Joint Scheduling of Rate-Guaranteed and Best-Effort Users over a Wireless Fading Channel

Abstract

We address multi-user scheduling over the downlink channel in wireless data systems. Specifically, we consider a time-slotted system with a single transmitter serving multiple users, where the channel condition of each user is time varying. Based on the throughput requirements, the user set is divided into two classes (i) throughput guaranteed (QoS) users, and, (ii) best effort (BE) users. For this system we obtain the optimal policy that serves the QoS users with the minimum time-slot utilization and maximizes the total fraction of time-slots allocated to the BE users. We show that the optimal policy has a simple geometric structure that can be easily visualized graphically.

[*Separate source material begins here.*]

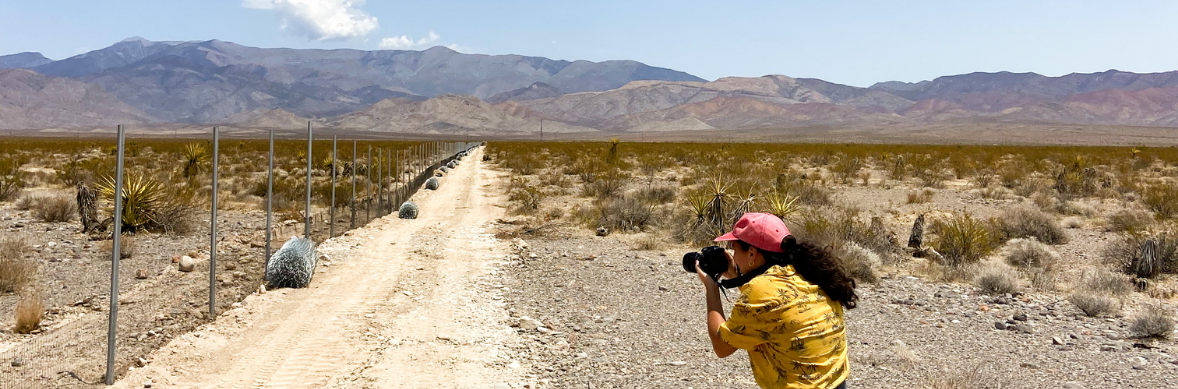 A woman in a yellow shirt stands on a road in the desert photographing something in the distance.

In the special case of Rayleigh fading, we obtain closed-form formulas that relate the achievable throughput-rate guarantee of the QoS users as a function of other system parameters, thus, providing closed-from relationships to understand the various system tradeoffs. Analytical comparison between the optimal and the random-scheduling policy shows that gains on the order of ln(N) can be achieved, where N is the number of QoS users. Finally, we present simulation results comparing the optimal policy under Rayleigh and Nakagami fading with other heuristic policies including a well known opportunistic-scheduling policy.